It was one of the wildest Cup Series races of the 2017 season, featuring a chaotic ending leading to a memorable confrontation between Denny Hamlin and Chase Elliott after the checkered flag waved last fall at Martinsville Speedway.
Don’t expect Chase Elliott vs. Denny Hamlin Round 2 at Martinsville
After memorable altercation last fall, both Chase Elliott and Denny Hamlin say they’ve moved on and aren’t anticipating another incident between them during Sunday’s race at Martinsville Speedway.


Neither Hamlin nor Elliott have forgotten what transpired during the semi-final round playoff race last fall, though neither say they’re thinking much about their altercation as NASCAR returns to Martinsville for Sunday’s STP 500 (2 p.m. ET, Fox Sports 1).
Elliott was leading the playoff on the historic half-mile track with only a few laps remaining when Hamlin punted Elliott, sending him up the track and crashing in the outside wall. Had Elliott won the race he would’ve clinched a spot in the four-driver championship finale. Afterward, Elliott expressed his displeasure by running into Hamlin on the cool-down lap, with the two drivers then getting out of their cars and engaging in a heated discussion.
“The ‘could have, would have’ game doesn’t really matter,” Elliott said Saturday. “There was a lot that was laying on that race.

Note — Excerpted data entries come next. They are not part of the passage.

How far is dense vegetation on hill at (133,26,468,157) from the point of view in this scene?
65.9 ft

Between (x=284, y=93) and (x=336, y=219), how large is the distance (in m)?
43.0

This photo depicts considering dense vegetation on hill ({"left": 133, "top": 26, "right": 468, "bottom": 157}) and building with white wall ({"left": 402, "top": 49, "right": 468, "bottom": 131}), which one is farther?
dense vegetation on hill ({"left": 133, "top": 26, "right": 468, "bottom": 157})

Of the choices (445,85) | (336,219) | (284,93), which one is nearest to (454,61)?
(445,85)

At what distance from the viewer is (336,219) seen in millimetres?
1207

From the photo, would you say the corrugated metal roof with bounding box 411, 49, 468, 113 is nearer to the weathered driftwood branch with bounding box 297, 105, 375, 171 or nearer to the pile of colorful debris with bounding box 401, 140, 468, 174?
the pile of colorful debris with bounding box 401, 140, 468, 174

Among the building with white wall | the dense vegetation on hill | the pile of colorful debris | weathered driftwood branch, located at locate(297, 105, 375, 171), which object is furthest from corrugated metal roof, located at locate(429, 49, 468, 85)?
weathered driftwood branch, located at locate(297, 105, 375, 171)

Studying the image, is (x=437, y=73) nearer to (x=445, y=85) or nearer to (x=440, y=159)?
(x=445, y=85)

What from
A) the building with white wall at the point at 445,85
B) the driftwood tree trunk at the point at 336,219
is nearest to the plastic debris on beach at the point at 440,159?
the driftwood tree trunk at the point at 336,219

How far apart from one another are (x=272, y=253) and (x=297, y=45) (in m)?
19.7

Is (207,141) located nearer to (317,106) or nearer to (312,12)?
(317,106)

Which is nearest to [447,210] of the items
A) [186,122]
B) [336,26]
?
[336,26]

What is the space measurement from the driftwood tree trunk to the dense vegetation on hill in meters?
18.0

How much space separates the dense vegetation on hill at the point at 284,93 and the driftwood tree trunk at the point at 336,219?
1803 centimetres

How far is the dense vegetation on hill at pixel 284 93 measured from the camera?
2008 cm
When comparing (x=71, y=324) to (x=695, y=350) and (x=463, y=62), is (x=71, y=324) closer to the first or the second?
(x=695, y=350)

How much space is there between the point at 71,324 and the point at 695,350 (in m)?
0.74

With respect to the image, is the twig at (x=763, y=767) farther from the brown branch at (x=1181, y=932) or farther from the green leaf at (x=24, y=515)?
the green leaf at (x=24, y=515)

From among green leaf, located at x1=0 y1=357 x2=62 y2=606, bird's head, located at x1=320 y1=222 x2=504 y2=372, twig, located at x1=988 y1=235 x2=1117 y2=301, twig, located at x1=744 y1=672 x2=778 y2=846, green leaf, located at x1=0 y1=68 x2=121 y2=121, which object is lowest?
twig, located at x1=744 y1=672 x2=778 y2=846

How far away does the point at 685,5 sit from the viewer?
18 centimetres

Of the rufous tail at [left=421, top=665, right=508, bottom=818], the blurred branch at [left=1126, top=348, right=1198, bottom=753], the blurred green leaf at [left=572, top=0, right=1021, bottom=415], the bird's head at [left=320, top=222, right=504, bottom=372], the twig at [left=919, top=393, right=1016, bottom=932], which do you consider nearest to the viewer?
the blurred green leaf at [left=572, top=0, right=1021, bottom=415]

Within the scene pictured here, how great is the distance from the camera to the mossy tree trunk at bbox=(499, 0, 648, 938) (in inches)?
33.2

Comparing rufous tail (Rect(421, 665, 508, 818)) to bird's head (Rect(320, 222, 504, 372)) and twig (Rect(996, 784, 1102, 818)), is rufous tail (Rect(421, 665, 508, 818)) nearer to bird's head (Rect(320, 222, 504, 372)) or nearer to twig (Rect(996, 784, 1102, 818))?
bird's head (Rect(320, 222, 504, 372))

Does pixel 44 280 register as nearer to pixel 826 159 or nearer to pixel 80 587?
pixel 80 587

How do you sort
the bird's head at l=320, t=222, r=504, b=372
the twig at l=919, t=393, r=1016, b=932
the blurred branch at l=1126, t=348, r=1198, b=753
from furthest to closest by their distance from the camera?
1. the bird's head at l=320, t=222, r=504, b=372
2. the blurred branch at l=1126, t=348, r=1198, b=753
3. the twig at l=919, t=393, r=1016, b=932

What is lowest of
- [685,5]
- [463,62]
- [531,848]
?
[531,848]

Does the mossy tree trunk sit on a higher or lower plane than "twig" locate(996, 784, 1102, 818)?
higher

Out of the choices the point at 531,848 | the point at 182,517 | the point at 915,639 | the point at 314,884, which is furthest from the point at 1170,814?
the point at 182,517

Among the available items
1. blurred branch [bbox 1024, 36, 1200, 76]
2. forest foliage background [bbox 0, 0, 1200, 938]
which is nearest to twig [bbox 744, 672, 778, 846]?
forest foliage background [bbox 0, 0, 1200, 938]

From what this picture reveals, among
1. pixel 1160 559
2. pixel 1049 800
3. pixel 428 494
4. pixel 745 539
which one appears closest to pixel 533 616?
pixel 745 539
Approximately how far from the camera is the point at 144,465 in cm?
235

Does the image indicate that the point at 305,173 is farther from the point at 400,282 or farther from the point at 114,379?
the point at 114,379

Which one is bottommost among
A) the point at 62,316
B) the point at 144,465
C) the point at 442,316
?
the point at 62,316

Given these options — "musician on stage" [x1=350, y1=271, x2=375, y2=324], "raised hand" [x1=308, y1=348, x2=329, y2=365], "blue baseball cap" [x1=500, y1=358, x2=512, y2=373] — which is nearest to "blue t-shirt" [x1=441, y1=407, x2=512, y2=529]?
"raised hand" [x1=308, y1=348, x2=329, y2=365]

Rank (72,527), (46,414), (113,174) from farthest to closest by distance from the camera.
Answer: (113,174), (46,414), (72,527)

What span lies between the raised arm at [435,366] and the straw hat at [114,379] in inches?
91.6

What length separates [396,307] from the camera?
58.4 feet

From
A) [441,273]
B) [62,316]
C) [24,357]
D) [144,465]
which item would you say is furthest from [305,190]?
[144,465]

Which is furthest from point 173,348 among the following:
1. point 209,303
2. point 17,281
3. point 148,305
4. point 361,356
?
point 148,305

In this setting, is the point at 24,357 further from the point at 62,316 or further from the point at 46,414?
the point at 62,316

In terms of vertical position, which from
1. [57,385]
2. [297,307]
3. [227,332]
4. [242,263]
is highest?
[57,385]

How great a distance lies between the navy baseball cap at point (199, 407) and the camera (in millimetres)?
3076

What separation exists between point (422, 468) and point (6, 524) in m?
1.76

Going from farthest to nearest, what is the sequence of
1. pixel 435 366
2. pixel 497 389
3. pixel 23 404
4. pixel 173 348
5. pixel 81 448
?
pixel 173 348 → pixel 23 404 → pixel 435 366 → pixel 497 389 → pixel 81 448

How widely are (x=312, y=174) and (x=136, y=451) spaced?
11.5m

It wasn’t just a win; it was a chance to go race for a championship, so that obviously had a lot of implications, but it doesn’t matter. It didn’t happen.”
Hamlin would acknowledge he was overaggressive and apologized for wrecking Elliott, though it did little to subside the hard feelings between the two drivers. Elliott got his revenge two weeks later when he nudged Hamlin up the track and into the wall during a race at ISM Raceway, which cost Hamlin a chance to transfer into the championship final.
Since then, the two have raced each other clean and there have been no further run-ins.
“It was a mistake on my part, and I’ve moved on from it,” Hamlin said. “We both have. We’ve raced each other quite a bit since then.
“It’s part of short-track racing. It was so long ago that my focus has already shifted to this season. I can’t go back, so I’ve got to go forward.”
As Elliott reflects on what occurred last fall he doesn’t focus on the incident with the veteran Hamlin and the resulting fallout. Instead, the third-year driver prefers to remember how well he was running on one of NASCAR’s most challenging tracks and how close he came to his first Cup Series win.
“I try to make myself think about the characteristics and things that our car was doing that made us good,” Elliott said. “… When your cars are good a lot of times I feel like you remember certain things about them, and you just try to think back on the small things that were making the difference, that were allowing us to have the performance we had.
“I can’t turn back time. We all kind of know the implications and the things that could have been, but they weren’t, so no point in really getting caught up in it too much.”